На протестантизме лежит печать трагического противоречия. Желая бороться с извращением церковности, он отверг самою Церковь. Не в том главная беда, что, как показывает само наименование, протестантизм проникнут духом отталкивания, отрицания, противления, а не устремлением к положительным идеалам, к Истине. Беда в том, что выпадение из лона Церкви неисцелимо обрекает на тщетность такие устремления, поскольку они естественно являются. Если мы обретаем все же в протестантизме элементы истинного христианства, то лишь благодаря спасительной нелогичности.Вопреки идейной установки своего сознания, протестантизм, милостью Божией, в какой-то мере сохранил в себе живучую плоть христианства и обновляет ее в своем житейском быту. Нельзя отрицать наличия в протестантизме трогательных проявлений христианского благочестия, достаточно прочно утвердившихся в его быту. Но нельзя вместе с тем даже и искать в них благодатного духа Церкви: мир душевных переживаний, не имеющих под собой глубокой духовной почвы. Это не исключает того, что могут быть высококачественные достижения в разных областях протестантской культуры и что вне спора может быть искренностью и чистотой душевных движений, порою умилительных.

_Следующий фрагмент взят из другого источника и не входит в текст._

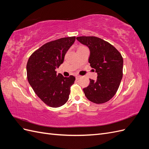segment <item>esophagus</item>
<instances>
[{"instance_id": "34e87169", "label": "esophagus", "mask_w": 149, "mask_h": 149, "mask_svg": "<svg viewBox=\"0 0 149 149\" xmlns=\"http://www.w3.org/2000/svg\"><path fill=\"white\" fill-rule=\"evenodd\" d=\"M80 77H81V76L77 75V76H76V79H79Z\"/></svg>"}]
</instances>
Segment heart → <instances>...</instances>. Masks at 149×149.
<instances>
[{"label":"heart","mask_w":149,"mask_h":149,"mask_svg":"<svg viewBox=\"0 0 149 149\" xmlns=\"http://www.w3.org/2000/svg\"><path fill=\"white\" fill-rule=\"evenodd\" d=\"M86 48V47H84V46H80V47H79V48H78V49H83V48Z\"/></svg>","instance_id":"1"}]
</instances>
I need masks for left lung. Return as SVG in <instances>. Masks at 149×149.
Masks as SVG:
<instances>
[{"mask_svg": "<svg viewBox=\"0 0 149 149\" xmlns=\"http://www.w3.org/2000/svg\"><path fill=\"white\" fill-rule=\"evenodd\" d=\"M90 50L89 63L97 73L96 81L89 79L88 87L83 89L86 97L96 104L109 101L119 87L123 75V58L111 44L93 36L76 38Z\"/></svg>", "mask_w": 149, "mask_h": 149, "instance_id": "1", "label": "left lung"}]
</instances>
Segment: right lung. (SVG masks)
I'll use <instances>...</instances> for the list:
<instances>
[{"instance_id": "1", "label": "right lung", "mask_w": 149, "mask_h": 149, "mask_svg": "<svg viewBox=\"0 0 149 149\" xmlns=\"http://www.w3.org/2000/svg\"><path fill=\"white\" fill-rule=\"evenodd\" d=\"M75 37L61 38L46 43L35 51L26 64L29 83L45 104L60 107L68 101L75 77H64L55 70L63 63L65 54L75 41Z\"/></svg>"}]
</instances>
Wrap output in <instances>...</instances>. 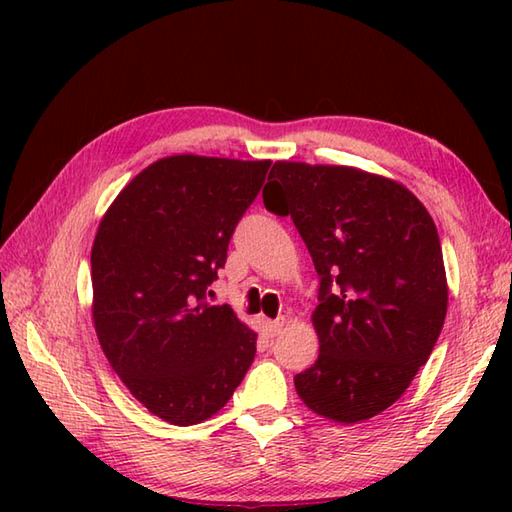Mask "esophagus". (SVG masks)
<instances>
[{
	"instance_id": "1",
	"label": "esophagus",
	"mask_w": 512,
	"mask_h": 512,
	"mask_svg": "<svg viewBox=\"0 0 512 512\" xmlns=\"http://www.w3.org/2000/svg\"><path fill=\"white\" fill-rule=\"evenodd\" d=\"M266 330L270 336H279L281 330H284V319H277V321H268Z\"/></svg>"
}]
</instances>
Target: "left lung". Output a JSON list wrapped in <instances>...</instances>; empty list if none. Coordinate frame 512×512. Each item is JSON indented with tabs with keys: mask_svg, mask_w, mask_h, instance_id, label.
I'll list each match as a JSON object with an SVG mask.
<instances>
[{
	"mask_svg": "<svg viewBox=\"0 0 512 512\" xmlns=\"http://www.w3.org/2000/svg\"><path fill=\"white\" fill-rule=\"evenodd\" d=\"M264 204L290 215L319 281V358L295 376L323 418L361 422L394 405L447 317L440 237L402 184L352 167L275 162Z\"/></svg>",
	"mask_w": 512,
	"mask_h": 512,
	"instance_id": "obj_1",
	"label": "left lung"
}]
</instances>
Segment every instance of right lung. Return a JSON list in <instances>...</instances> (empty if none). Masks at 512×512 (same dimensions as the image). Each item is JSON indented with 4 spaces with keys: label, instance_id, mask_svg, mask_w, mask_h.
Wrapping results in <instances>:
<instances>
[{
    "label": "right lung",
    "instance_id": "1",
    "mask_svg": "<svg viewBox=\"0 0 512 512\" xmlns=\"http://www.w3.org/2000/svg\"><path fill=\"white\" fill-rule=\"evenodd\" d=\"M268 169L270 160L162 158L99 224L90 259L96 336L134 398L178 427L220 411L255 358L257 334L206 292Z\"/></svg>",
    "mask_w": 512,
    "mask_h": 512
}]
</instances>
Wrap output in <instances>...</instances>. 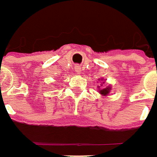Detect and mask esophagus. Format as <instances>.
<instances>
[{
	"instance_id": "esophagus-1",
	"label": "esophagus",
	"mask_w": 157,
	"mask_h": 157,
	"mask_svg": "<svg viewBox=\"0 0 157 157\" xmlns=\"http://www.w3.org/2000/svg\"><path fill=\"white\" fill-rule=\"evenodd\" d=\"M75 71H76L77 74H80L81 71H82L80 66H75Z\"/></svg>"
}]
</instances>
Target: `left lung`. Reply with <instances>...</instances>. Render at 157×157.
I'll return each mask as SVG.
<instances>
[{
	"instance_id": "obj_1",
	"label": "left lung",
	"mask_w": 157,
	"mask_h": 157,
	"mask_svg": "<svg viewBox=\"0 0 157 157\" xmlns=\"http://www.w3.org/2000/svg\"><path fill=\"white\" fill-rule=\"evenodd\" d=\"M101 81H103V78H101ZM105 84V82H102L101 83V86H103ZM98 92L100 93L101 96H103V97H106V96H108V94L110 93V90H111V87L110 86H106L105 88H99V86H98Z\"/></svg>"
}]
</instances>
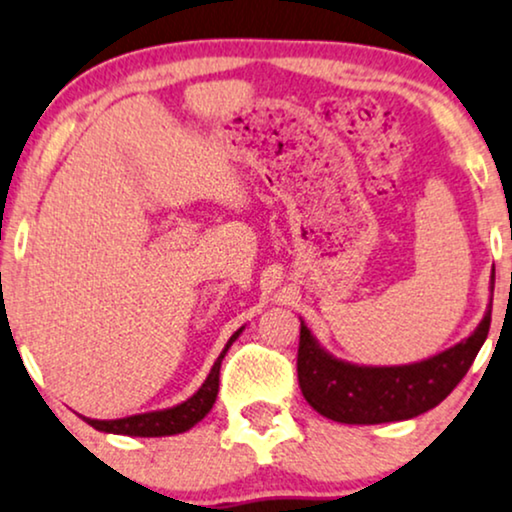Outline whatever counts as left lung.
<instances>
[{
	"instance_id": "1",
	"label": "left lung",
	"mask_w": 512,
	"mask_h": 512,
	"mask_svg": "<svg viewBox=\"0 0 512 512\" xmlns=\"http://www.w3.org/2000/svg\"><path fill=\"white\" fill-rule=\"evenodd\" d=\"M489 323L491 300L475 331L435 357L401 366H364L333 357L300 319V390L316 413L338 423L378 425L416 418L442 404L461 383L487 340Z\"/></svg>"
}]
</instances>
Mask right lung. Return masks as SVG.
I'll use <instances>...</instances> for the list:
<instances>
[{"instance_id":"obj_1","label":"right lung","mask_w":512,"mask_h":512,"mask_svg":"<svg viewBox=\"0 0 512 512\" xmlns=\"http://www.w3.org/2000/svg\"><path fill=\"white\" fill-rule=\"evenodd\" d=\"M241 326L238 331L231 335L229 342H226L222 354H219L215 366L210 368L205 383L198 387V392H193V397L181 401L177 406H170V409L160 411H146V413H134V416L118 418V420H96V418H84L87 425H92L94 430L108 432V435H127V437H170V435H181V432L191 430L193 425L200 423L205 416H208L212 406L217 401L219 392V368H222L224 354L229 352V347L238 340V335L243 333Z\"/></svg>"}]
</instances>
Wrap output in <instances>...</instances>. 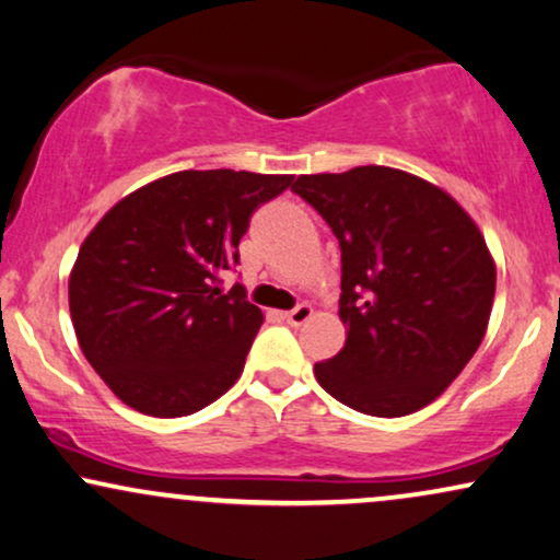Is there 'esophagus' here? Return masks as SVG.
Here are the masks:
<instances>
[{"mask_svg": "<svg viewBox=\"0 0 560 560\" xmlns=\"http://www.w3.org/2000/svg\"><path fill=\"white\" fill-rule=\"evenodd\" d=\"M310 317H313V307H310V304H296L294 310H289V313H284V320L289 323V325H294V328H300V325H304L310 320Z\"/></svg>", "mask_w": 560, "mask_h": 560, "instance_id": "esophagus-1", "label": "esophagus"}]
</instances>
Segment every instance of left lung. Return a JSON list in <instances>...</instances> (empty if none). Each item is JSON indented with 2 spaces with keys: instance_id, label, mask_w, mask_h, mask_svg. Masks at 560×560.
I'll use <instances>...</instances> for the list:
<instances>
[{
  "instance_id": "8db88e82",
  "label": "left lung",
  "mask_w": 560,
  "mask_h": 560,
  "mask_svg": "<svg viewBox=\"0 0 560 560\" xmlns=\"http://www.w3.org/2000/svg\"><path fill=\"white\" fill-rule=\"evenodd\" d=\"M292 190L341 247L349 332L315 364L323 390L380 419L429 406L478 351L491 315L497 266L476 222L442 188L382 165L300 175Z\"/></svg>"
}]
</instances>
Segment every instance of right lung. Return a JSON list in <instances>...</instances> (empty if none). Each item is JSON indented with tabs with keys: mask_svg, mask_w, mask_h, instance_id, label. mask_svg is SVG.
Listing matches in <instances>:
<instances>
[{
	"mask_svg": "<svg viewBox=\"0 0 560 560\" xmlns=\"http://www.w3.org/2000/svg\"><path fill=\"white\" fill-rule=\"evenodd\" d=\"M292 175L183 170L133 190L80 247L69 276L77 341L126 406L158 419L207 408L235 385L264 313L240 264L253 211Z\"/></svg>",
	"mask_w": 560,
	"mask_h": 560,
	"instance_id": "right-lung-1",
	"label": "right lung"
}]
</instances>
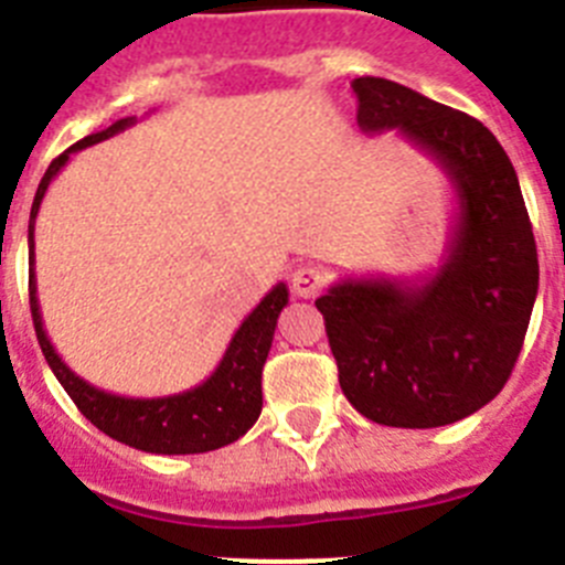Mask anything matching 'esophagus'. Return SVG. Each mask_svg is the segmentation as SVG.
Returning a JSON list of instances; mask_svg holds the SVG:
<instances>
[{
	"label": "esophagus",
	"instance_id": "1",
	"mask_svg": "<svg viewBox=\"0 0 565 565\" xmlns=\"http://www.w3.org/2000/svg\"><path fill=\"white\" fill-rule=\"evenodd\" d=\"M326 286H328V271L322 266H299L297 271L291 274L294 294L302 299L317 297Z\"/></svg>",
	"mask_w": 565,
	"mask_h": 565
}]
</instances>
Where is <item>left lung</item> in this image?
I'll return each instance as SVG.
<instances>
[{"mask_svg": "<svg viewBox=\"0 0 565 565\" xmlns=\"http://www.w3.org/2000/svg\"><path fill=\"white\" fill-rule=\"evenodd\" d=\"M362 132L398 129L458 194L433 277L342 279L317 299L348 402L387 427H444L503 391L537 297V248L498 138L461 109L387 78H353Z\"/></svg>", "mask_w": 565, "mask_h": 565, "instance_id": "1", "label": "left lung"}]
</instances>
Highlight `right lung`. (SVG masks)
<instances>
[{"label":"right lung","instance_id":"add662e5","mask_svg":"<svg viewBox=\"0 0 565 565\" xmlns=\"http://www.w3.org/2000/svg\"><path fill=\"white\" fill-rule=\"evenodd\" d=\"M135 118H121L113 127L93 132L70 149H64L56 161L50 163L42 183L33 198L28 223V263H30V313L36 326V339L42 344V353L47 359L50 371L56 373L67 396L76 402L82 416L89 424H96L98 430L107 433L115 441L135 447V450L154 452V456H192V452H209L217 447L237 441L254 427L263 411V364H266L268 351H271L274 328H277L279 311L288 306L286 282H277L266 297L259 299V306L243 319V326L234 331L221 364L214 367L212 376L198 387H189L174 396L158 398H127L115 393L98 391L82 376L70 371L56 348L50 344L44 333L42 311H39L36 297V274H33V228H36V214L42 206V198L47 192L50 181L62 172L70 154L78 149H87L98 141H107L121 129L132 127Z\"/></svg>","mask_w":565,"mask_h":565}]
</instances>
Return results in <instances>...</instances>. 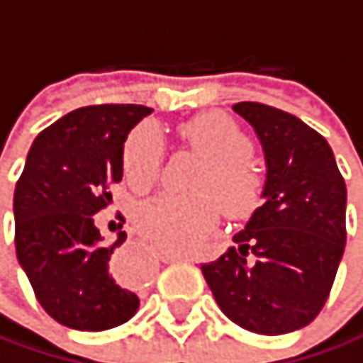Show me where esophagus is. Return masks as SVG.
Returning a JSON list of instances; mask_svg holds the SVG:
<instances>
[{"label": "esophagus", "mask_w": 363, "mask_h": 363, "mask_svg": "<svg viewBox=\"0 0 363 363\" xmlns=\"http://www.w3.org/2000/svg\"><path fill=\"white\" fill-rule=\"evenodd\" d=\"M161 258L165 262H178L183 260V254H161ZM113 275L118 281L124 284H138L146 279V252L135 250V247H124L122 252L116 254L113 262H111Z\"/></svg>", "instance_id": "1"}]
</instances>
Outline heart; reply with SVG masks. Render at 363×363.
Returning <instances> with one entry per match:
<instances>
[{
    "label": "heart",
    "instance_id": "heart-1",
    "mask_svg": "<svg viewBox=\"0 0 363 363\" xmlns=\"http://www.w3.org/2000/svg\"><path fill=\"white\" fill-rule=\"evenodd\" d=\"M180 135L204 157L191 196L165 194L138 206L133 221L146 239L167 252H187L200 243L219 217V202L228 215H245L258 200L260 176L250 159V140L241 126L223 113H198L180 126ZM163 140L152 124L128 135L122 150L124 174L135 189H148L161 167Z\"/></svg>",
    "mask_w": 363,
    "mask_h": 363
}]
</instances>
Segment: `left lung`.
I'll return each instance as SVG.
<instances>
[{
  "instance_id": "1",
  "label": "left lung",
  "mask_w": 363,
  "mask_h": 363,
  "mask_svg": "<svg viewBox=\"0 0 363 363\" xmlns=\"http://www.w3.org/2000/svg\"><path fill=\"white\" fill-rule=\"evenodd\" d=\"M264 155L262 204L202 273L239 327L279 335L323 310L347 243V185L331 146L306 122L262 103H237Z\"/></svg>"
}]
</instances>
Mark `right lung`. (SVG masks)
Returning <instances> with one entry per match:
<instances>
[{
	"label": "right lung",
	"mask_w": 363,
	"mask_h": 363,
	"mask_svg": "<svg viewBox=\"0 0 363 363\" xmlns=\"http://www.w3.org/2000/svg\"><path fill=\"white\" fill-rule=\"evenodd\" d=\"M152 109L92 105L74 109L34 140L14 189V245L36 299L60 325L105 331L131 318L140 297L111 269L116 247L94 223L122 180L128 133Z\"/></svg>",
	"instance_id": "add662e5"
}]
</instances>
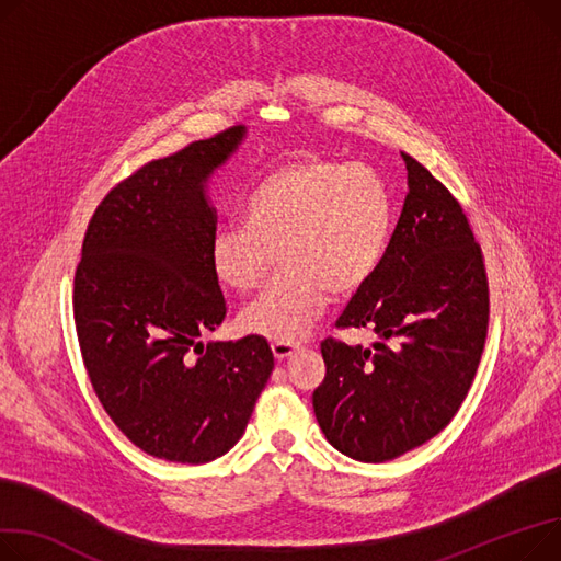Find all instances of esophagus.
I'll use <instances>...</instances> for the list:
<instances>
[{"mask_svg":"<svg viewBox=\"0 0 561 561\" xmlns=\"http://www.w3.org/2000/svg\"><path fill=\"white\" fill-rule=\"evenodd\" d=\"M271 347H273V354H275V358H277V360H282V358L290 356L293 352L300 350V343H277V341H275Z\"/></svg>","mask_w":561,"mask_h":561,"instance_id":"34e87169","label":"esophagus"}]
</instances>
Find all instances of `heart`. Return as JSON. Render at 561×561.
<instances>
[{"mask_svg": "<svg viewBox=\"0 0 561 561\" xmlns=\"http://www.w3.org/2000/svg\"><path fill=\"white\" fill-rule=\"evenodd\" d=\"M392 198L365 164L324 156L290 158L261 178L243 222L220 226L209 243L211 273L239 295L266 279L279 252L286 273L239 316L245 333L277 343L307 339L333 293L363 288L388 250Z\"/></svg>", "mask_w": 561, "mask_h": 561, "instance_id": "obj_1", "label": "heart"}]
</instances>
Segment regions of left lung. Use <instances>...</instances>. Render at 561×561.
I'll return each instance as SVG.
<instances>
[{
  "instance_id": "8db88e82",
  "label": "left lung",
  "mask_w": 561,
  "mask_h": 561,
  "mask_svg": "<svg viewBox=\"0 0 561 561\" xmlns=\"http://www.w3.org/2000/svg\"><path fill=\"white\" fill-rule=\"evenodd\" d=\"M408 196L379 271L354 293L339 329H371V350L320 343L313 410L324 437L360 462H386L435 437L462 405L484 350L490 284L458 198L401 153Z\"/></svg>"
}]
</instances>
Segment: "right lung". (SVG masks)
Returning a JSON list of instances; mask_svg holds the SVG:
<instances>
[{"mask_svg": "<svg viewBox=\"0 0 561 561\" xmlns=\"http://www.w3.org/2000/svg\"><path fill=\"white\" fill-rule=\"evenodd\" d=\"M230 126L141 164L94 209L73 275V322L110 420L148 456L203 465L243 435L275 367L268 343H198L228 313L209 264L203 182L243 137Z\"/></svg>", "mask_w": 561, "mask_h": 561, "instance_id": "right-lung-1", "label": "right lung"}]
</instances>
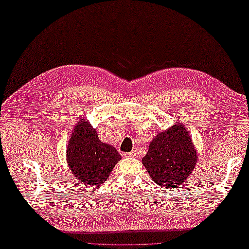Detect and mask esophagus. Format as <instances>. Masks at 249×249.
<instances>
[{
	"label": "esophagus",
	"mask_w": 249,
	"mask_h": 249,
	"mask_svg": "<svg viewBox=\"0 0 249 249\" xmlns=\"http://www.w3.org/2000/svg\"><path fill=\"white\" fill-rule=\"evenodd\" d=\"M124 157H135L136 156V152L135 151H131L129 153H124Z\"/></svg>",
	"instance_id": "esophagus-1"
}]
</instances>
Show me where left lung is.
Wrapping results in <instances>:
<instances>
[{
  "label": "left lung",
  "instance_id": "1",
  "mask_svg": "<svg viewBox=\"0 0 249 249\" xmlns=\"http://www.w3.org/2000/svg\"><path fill=\"white\" fill-rule=\"evenodd\" d=\"M142 165L161 188H178L196 166L197 153L186 126L178 123L154 136Z\"/></svg>",
  "mask_w": 249,
  "mask_h": 249
}]
</instances>
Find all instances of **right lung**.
<instances>
[{
	"mask_svg": "<svg viewBox=\"0 0 249 249\" xmlns=\"http://www.w3.org/2000/svg\"><path fill=\"white\" fill-rule=\"evenodd\" d=\"M121 160L113 145L102 142L87 118L72 128L66 149V161L75 178L88 186L99 187Z\"/></svg>",
	"mask_w": 249,
	"mask_h": 249,
	"instance_id": "1",
	"label": "right lung"
}]
</instances>
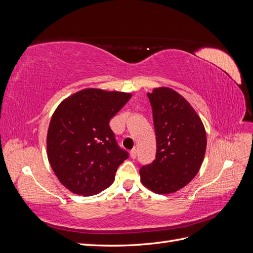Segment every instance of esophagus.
<instances>
[{
	"mask_svg": "<svg viewBox=\"0 0 253 253\" xmlns=\"http://www.w3.org/2000/svg\"><path fill=\"white\" fill-rule=\"evenodd\" d=\"M136 155H137V151H136V149L131 150V152H129V156H131V158L135 159V158H136Z\"/></svg>",
	"mask_w": 253,
	"mask_h": 253,
	"instance_id": "obj_1",
	"label": "esophagus"
}]
</instances>
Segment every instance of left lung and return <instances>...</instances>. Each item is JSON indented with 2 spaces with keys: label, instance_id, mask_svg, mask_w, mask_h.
Returning a JSON list of instances; mask_svg holds the SVG:
<instances>
[{
  "label": "left lung",
  "instance_id": "8db88e82",
  "mask_svg": "<svg viewBox=\"0 0 253 253\" xmlns=\"http://www.w3.org/2000/svg\"><path fill=\"white\" fill-rule=\"evenodd\" d=\"M156 134V158L143 166L140 180L157 194L187 186L201 169L207 148L206 129L195 110L170 87L148 93Z\"/></svg>",
  "mask_w": 253,
  "mask_h": 253
}]
</instances>
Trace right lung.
Segmentation results:
<instances>
[{
	"label": "right lung",
	"mask_w": 253,
	"mask_h": 253,
	"mask_svg": "<svg viewBox=\"0 0 253 253\" xmlns=\"http://www.w3.org/2000/svg\"><path fill=\"white\" fill-rule=\"evenodd\" d=\"M132 94L84 88L53 112L46 138L47 158L59 181L71 192L90 196L110 187L128 157L118 147L110 120Z\"/></svg>",
	"instance_id": "add662e5"
}]
</instances>
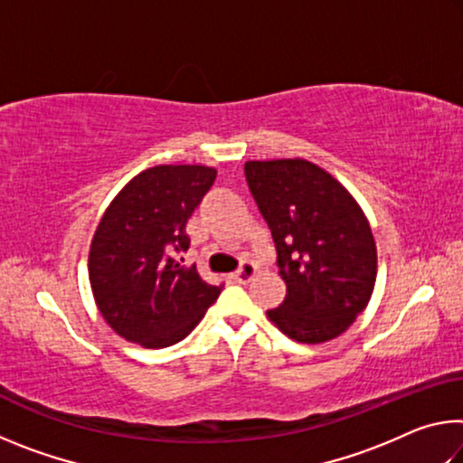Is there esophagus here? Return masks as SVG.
<instances>
[{
    "instance_id": "34e87169",
    "label": "esophagus",
    "mask_w": 463,
    "mask_h": 463,
    "mask_svg": "<svg viewBox=\"0 0 463 463\" xmlns=\"http://www.w3.org/2000/svg\"><path fill=\"white\" fill-rule=\"evenodd\" d=\"M255 273H257V268H255V265L250 263V261H245V263L241 265V269H239L237 273H234L232 278L237 279L239 284H247V281H250V279L255 278Z\"/></svg>"
}]
</instances>
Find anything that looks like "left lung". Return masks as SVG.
<instances>
[{
	"label": "left lung",
	"instance_id": "obj_1",
	"mask_svg": "<svg viewBox=\"0 0 463 463\" xmlns=\"http://www.w3.org/2000/svg\"><path fill=\"white\" fill-rule=\"evenodd\" d=\"M245 175L286 281L284 302L268 318L298 343L335 339L373 294L378 249L370 221L339 179L300 156L247 161Z\"/></svg>",
	"mask_w": 463,
	"mask_h": 463
}]
</instances>
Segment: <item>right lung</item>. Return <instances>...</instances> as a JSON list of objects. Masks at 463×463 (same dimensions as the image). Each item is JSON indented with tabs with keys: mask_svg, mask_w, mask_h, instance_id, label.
<instances>
[{
	"mask_svg": "<svg viewBox=\"0 0 463 463\" xmlns=\"http://www.w3.org/2000/svg\"><path fill=\"white\" fill-rule=\"evenodd\" d=\"M216 179L206 165H155L116 194L90 245V284L106 323L130 343L163 349L190 335L216 302L213 286L177 253L185 222Z\"/></svg>",
	"mask_w": 463,
	"mask_h": 463,
	"instance_id": "obj_1",
	"label": "right lung"
}]
</instances>
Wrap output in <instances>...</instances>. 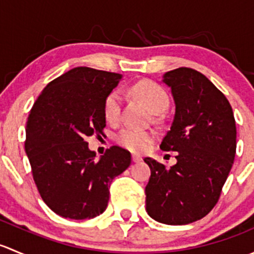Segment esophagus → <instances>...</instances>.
<instances>
[{"instance_id": "esophagus-1", "label": "esophagus", "mask_w": 254, "mask_h": 254, "mask_svg": "<svg viewBox=\"0 0 254 254\" xmlns=\"http://www.w3.org/2000/svg\"><path fill=\"white\" fill-rule=\"evenodd\" d=\"M132 161H134L135 163L141 162V161H142V157H140V156H137V155H132Z\"/></svg>"}]
</instances>
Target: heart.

Не исключено даже то, что на каких-то верхах индивидуального протестантского благочестия могут быть обнаружения и жизни духа. Но это уже дар благодати, несвойственной протестантизму. Дух дышит, где хочет, и протестантизм, кротко и смиренно служащий Богу в убогих рамках своей условной церковности, ему ревниво и скупо отмеряемой, вне которой он ничего и не знает — разве не может такой богобоязненный и к Небу устремленный протестант угождать Богу и в большей мере, чем православный, одаренный неизреченными благодатными возможностями, но ими пренебрегающий или даже уходящий от них на страну далече! Разве не волен Господь по Своему милосердию такого «угодника» Своего отметить приобщением, в каких-то формах, к Царству Духа? Но тут налицо уже выходит за пределы своего исповедания некое чудо Божьей благодати, ибо в протестантизме ущерблена самая способность приятия даров Духа Святого: безблагодатностьорганически присуща протестантизму. В ответном письме еп. Феофана Затворника одному священнослужителю, приславшему ему свой, посвященный протестантизму труд, великий учитель нарочито отметил необходимость «выяснить ту особенно сторону, что это скопище — безблагодатное. Безблагодатность главный пункт, делающий непотребными лютеран и реформаторов, и Англикан, и все другие их сокровища».